* LIST OF TASKS
1 - According to the article on the IATA travel survey, how many travelers took part in the survey, and in how many countries?
2 - Update a passage of the article on the IATA travel survey, replacing "Q1 2023" with "the first quarter of 2023". Begin at the words "IATA’s optimism is" and stop after "be a surprise.".

* READING PASSAGE
*** Block opens ***

SINGAPORE, 30 May 2023: Growing travel confidence will cause airline bookings to peak during the upcoming ‘Northern summer holiday season’ according to an International Air Transport Association survey.
IATA’s optimism is based on forward bookings data during Q1 2023 for travel from May to September, tracking at 35% above 2022 levels. The survey covered 4,700 travellers in 11 countries.
- 79% of surveyed travellers said they were planning a trip in the June-August 2023.
- 85% said that peak travel season disruptions should not be a surprise.
- 80% said that they expected smooth travel with post-pandemic issues having been resolved.
Forward bookings data indicates that the greatest growth is expected in the following regions:
Asia Pacific region (134.7%);
Middle East (42.9%);
Latin America (21.4%);
North America (14.1%).
“Expectations are high for this year’s peak Northern summer travel season. For many, this will be their first post-pandemic travel experience. While some disruptions can be expected, there is a clear expectation that the ramping-up issues faced at some key hub airports in 2022 will have been resolved. Airlines are planning schedules based on the capacity that airports, border control, ground handlers, and air navigation service providers have declared. Over the next months, all industry players now need to deliver,” said IATA’s senior vice president for operations, safety and security, Nick Careen.
“A lot of work has gone into preparing for the peak Northern summer travel season. Success rests on readiness across all players in the supply chain. If each player delivers on what has been declared, there should be no last-minute requirements to reduce the scale of the schedules that travellers have booked on.”
Labour unrest, particularly in France, is cause for concern. Eurocontrol data on the impact of French strikes earlier this year shows cancellations can spike over a third.
“We need to carefully monitor Europe, where strike actions have caused significant disruptions earlier this year. Governments should have effective contingency plans in place so that the actions of those providing essential services like air traffic control maintain minimum service levels and do not disrupt the hard-earned vacations of those travelling or put at risk the livelihoods of those in the travel and tourism sectors,” Careen concluded.

*** Block closes ***

* DATASET ENTRIES
*** Block opens ***

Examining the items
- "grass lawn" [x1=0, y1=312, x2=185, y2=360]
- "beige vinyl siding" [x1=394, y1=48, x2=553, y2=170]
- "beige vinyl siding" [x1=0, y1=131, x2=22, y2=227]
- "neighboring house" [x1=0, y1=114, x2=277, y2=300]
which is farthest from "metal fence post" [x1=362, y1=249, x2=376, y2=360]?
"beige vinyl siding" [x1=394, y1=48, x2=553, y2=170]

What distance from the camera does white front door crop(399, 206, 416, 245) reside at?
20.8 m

*** Block closes ***
*** Block opens ***

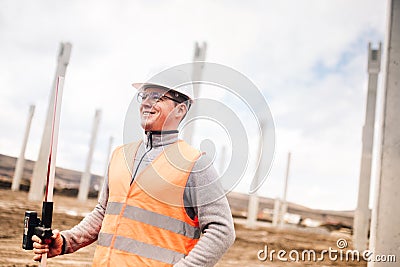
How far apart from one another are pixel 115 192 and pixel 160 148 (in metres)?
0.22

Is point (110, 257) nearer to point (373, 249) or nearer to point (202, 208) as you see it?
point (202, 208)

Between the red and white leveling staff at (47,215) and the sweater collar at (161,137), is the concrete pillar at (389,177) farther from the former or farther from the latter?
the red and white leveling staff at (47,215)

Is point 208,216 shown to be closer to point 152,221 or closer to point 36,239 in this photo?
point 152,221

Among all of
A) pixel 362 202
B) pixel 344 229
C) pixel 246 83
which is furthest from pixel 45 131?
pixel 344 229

*** Block closes ***

* ANSWERS FOR THIS EXERCISE
1 - 4,700 travelers in 11 countries.

2 -
IATA’s optimism is based on forward bookings data during the first quarter of 2023 for travel from May to September, tracking at 35% above 2022 levels. The survey covered 4,700 travellers in 11 countries.
- 79% of surveyed travellers said they were planning a trip in the June-August 2023.
- 85% said that peak travel season disruptions should not be a surprise.